Document text:
%%
One-mode SARS contact network.

The two-mode network stresses person-to-location relationships and presents patients as clusters around high-risk areas. In this type of layout, patients acting as bridges among major clusters are easily seen and identified. Figure 15-6 shows the potential bridges among the major hospitals with nosocomial infection

Figure 15-6.
figure 6

Potential bridges among hospitals and households.

When investigating a hospital outbreak, including geographical contacts in the network is also useful for seeing possible disease transmission scenarios. Figure 15-7 demonstrates the evolution of a small contact network at Heping Hospital through the onset dates of symptoms. On April 16, Mr. L., a laundry worker in Heping Hospital, had a fever and was reported as a suspected SARS patient. On April 16 and 17, Nurse C took care of Mr. L. On April 21, Ms. N, another laundry worker, and Nurse C began to have symptoms. On April 24, Heping Hospital was reported to have a hospital outbreak. On May 1, Nurse C’s daughter had a fever. From the evolution of the network, development of the hospital outbreak can be readily discerned.

Figure 15-7.
figure 7

Example of network evolution through the onset dates of symptoms.

5 Conclusions

SNA has been demonstrated to be a good supplemental tool in the investigation of contact tracing. Compared to the traditional process of reviewing contact records one by one, SNA provides healthcare workers with a more efficient method of integrating and visualizing the relevant records in a contact network to discern potential linkages among patients, thus revealing disease pathways. Network measures, especially centrality measures, enable investigators to examine the context of transmission and develop effective intervention programs by identifying important individuals who may cause or exacerbate an outbreak. In addition, some studies have used SNA to study the transmission of disease dynamics, demonstrating that the structure of a contact network is a more accurate indicator of epidemic phases than the traditional secular trend data.

Incorporating geographical contact information in SNA allows disease investigators to analyze infectious diseases other than STDs. While personal contact provides direct evidence for the causality of infection, geographical contact captures the factors of human aggregation in disease transmission and provides potential leads to indirect or casual infection. In our case study, the role of a type of contact in disease transmission can be potentially identified by its ability to join patients together. Including geographical locations can significantly aid in establishing linkages among patients. Because these locations can play an important role in facilitating the transfer of pathogens, they require the attention of epidemiologists and other investigators of infectious disease.
%%
What you will do:
**1)** In the passage on SARS contact tracing, what was Mr. L.'s job at Heping Hospital?
**2)** Please write the next part of the passage on SARS contact tracing, picking up after its final sentence.
You can set the records aside; they play no part here.

Material shown:
%%
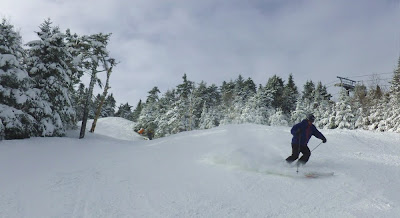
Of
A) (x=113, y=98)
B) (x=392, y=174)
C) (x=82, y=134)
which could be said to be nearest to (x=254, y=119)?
(x=82, y=134)

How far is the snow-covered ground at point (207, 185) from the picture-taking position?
4.86m

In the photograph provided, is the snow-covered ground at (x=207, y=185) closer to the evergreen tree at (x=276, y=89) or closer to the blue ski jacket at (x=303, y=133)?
the blue ski jacket at (x=303, y=133)

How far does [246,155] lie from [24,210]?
6189 mm

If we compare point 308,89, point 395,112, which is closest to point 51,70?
point 395,112

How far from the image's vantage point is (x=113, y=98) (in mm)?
98000

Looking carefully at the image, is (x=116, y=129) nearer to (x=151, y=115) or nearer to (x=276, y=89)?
(x=151, y=115)

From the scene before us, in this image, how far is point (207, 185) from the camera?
248 inches

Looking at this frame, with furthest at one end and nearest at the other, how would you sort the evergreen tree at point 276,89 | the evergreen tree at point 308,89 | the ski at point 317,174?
the evergreen tree at point 308,89 < the evergreen tree at point 276,89 < the ski at point 317,174

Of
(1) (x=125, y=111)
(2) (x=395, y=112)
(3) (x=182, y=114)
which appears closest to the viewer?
(2) (x=395, y=112)

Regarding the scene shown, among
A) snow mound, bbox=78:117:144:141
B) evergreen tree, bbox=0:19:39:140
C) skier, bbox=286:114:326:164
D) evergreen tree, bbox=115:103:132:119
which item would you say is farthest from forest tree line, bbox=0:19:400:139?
evergreen tree, bbox=115:103:132:119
%%
Task-by-task results:
**1)** He was a laundry worker.

**2)**
6 Acknowledgements

This work is supported by the National Science Foundation Information Technology Research Program, ITR, through Grant # IIS-0428241.

7 Questions for Discussion

  1. 1.

    Contact tracing is an important control measure in the fight against an infectious disease. If you want to use contract tracing to control a developing outbreak, what kinds of data will you collect during the interview with confirmed patients? Discuss the question from two perspectives: disease control and outbreak analysis.

  2. 2.

    A contact network depicts the potential pathways of disease propagation among patients. Discuss the strengths and weaknesses of a contact network in outbreak investigations.

  3. 3.

    Assume that you have a set of STD contact tracing data. It includes patients’ sexual contacts, patronized bars and motels, and demographic information, such as patients’ residency, gender, age, occupation, and income level. Discuss the kinds of analysis that can potentially be performed with this dataset and list your steps to investigate them using SNA.

  4. 4.

    Geographical contact information provides additional insights but can also create some problems when you include it in your disease analysis. Discuss the downsides of including geographical contacts in disease analysis and ways to reduce or eliminate them.